Remember, people can only see our outward actions; they can't always see our heart or the motives behind the things we do, so they're going to take things "the wrong way" at times, like Michal did with David. Those times do hurt, of course, and are probably harder for some of us to deal with than others. However, if we are continually seeking God and asking Him to test our hearts and thoughts (the things people can't see), and if we submit to His guidance, then we are likely to be following the right path. And if our hearts are right with God, we are striving to follow His way, and we are open to correction but not enslaved to people's opinions, then I think we can live in real freedom. Remember, God has already searched us, and He knows us better than anyone else; even if nobody else understands us or views us well, God does. And He holds quite a bit more sway than any single person on earth.

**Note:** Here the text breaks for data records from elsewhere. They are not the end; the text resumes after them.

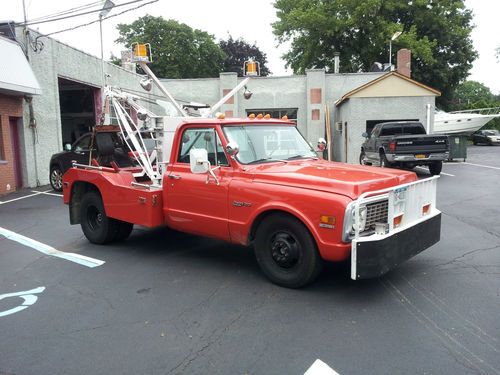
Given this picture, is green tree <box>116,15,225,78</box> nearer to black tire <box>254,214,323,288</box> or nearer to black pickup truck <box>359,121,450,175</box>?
black pickup truck <box>359,121,450,175</box>

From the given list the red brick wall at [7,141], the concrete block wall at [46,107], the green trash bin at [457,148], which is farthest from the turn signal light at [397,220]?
the green trash bin at [457,148]

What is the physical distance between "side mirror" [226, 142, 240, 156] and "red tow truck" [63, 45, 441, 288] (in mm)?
13

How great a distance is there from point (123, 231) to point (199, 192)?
89.6 inches

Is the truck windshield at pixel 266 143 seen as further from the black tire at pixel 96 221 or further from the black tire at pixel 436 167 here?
the black tire at pixel 436 167

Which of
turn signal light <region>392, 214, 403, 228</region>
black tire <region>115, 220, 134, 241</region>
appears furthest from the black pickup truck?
turn signal light <region>392, 214, 403, 228</region>

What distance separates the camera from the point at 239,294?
4969mm

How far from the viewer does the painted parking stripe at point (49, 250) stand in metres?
6.37

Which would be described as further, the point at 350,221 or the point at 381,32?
the point at 381,32

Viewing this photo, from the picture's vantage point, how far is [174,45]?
45156 millimetres

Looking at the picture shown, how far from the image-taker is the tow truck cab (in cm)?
452

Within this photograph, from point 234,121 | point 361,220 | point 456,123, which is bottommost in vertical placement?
point 361,220

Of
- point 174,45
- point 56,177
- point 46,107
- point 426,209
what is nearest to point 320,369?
point 426,209

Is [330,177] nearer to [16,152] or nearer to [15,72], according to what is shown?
[15,72]

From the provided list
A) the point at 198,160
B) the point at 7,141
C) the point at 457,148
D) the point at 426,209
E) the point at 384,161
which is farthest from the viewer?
the point at 457,148
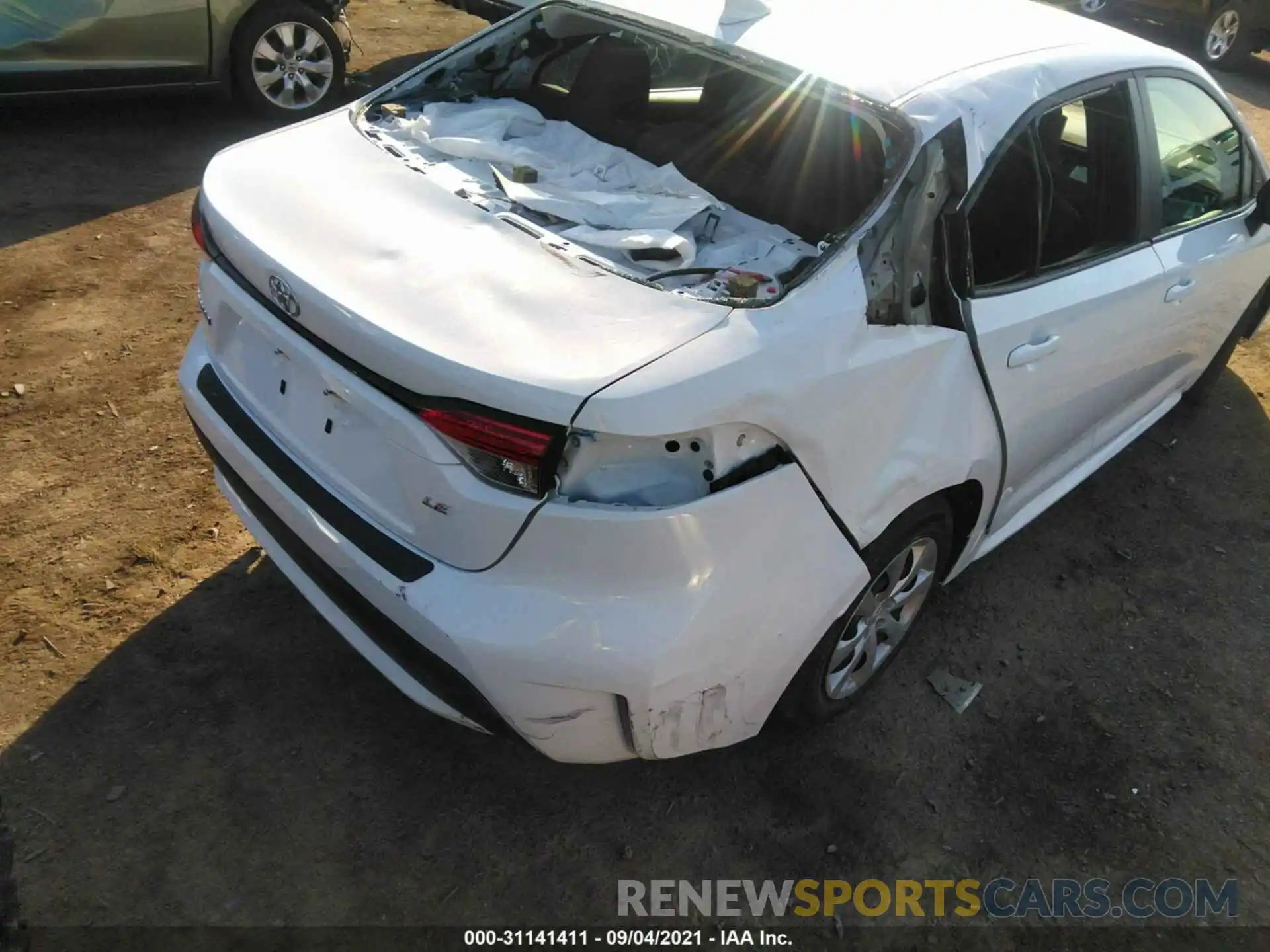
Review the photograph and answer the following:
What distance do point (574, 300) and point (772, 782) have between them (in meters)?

The flip side of this is that we need to remember that we don't see other people's hearts, either. Don't be quick to assume the worst in others; remember it isn't our "job" to convict or change people; and remain humble in any case where you may feel the need to share a concern or offer correction to another. Treat others the way you wish they would treat you, right?
When I read the account of David and Michal, I was struck with the assurance in his reply. He knew that he hadn't done anything wrong; his motives had been pure and his heart was at peace. He didn't have time or energy to worry about how his actions looked to others; in fact, he was so lost in the love and joy he had in his God that he barely even noticed anyone else. That kind of deep, all-consuming love is exactly the way I want to live my life. I want to be completely focused on God, smitten by Him and consumed by what He calls me to, so that everyone else around me is just a dim blur. Dancing before the Lord sounds like a pretty freeing and joyful way to live; anyone else want to join me?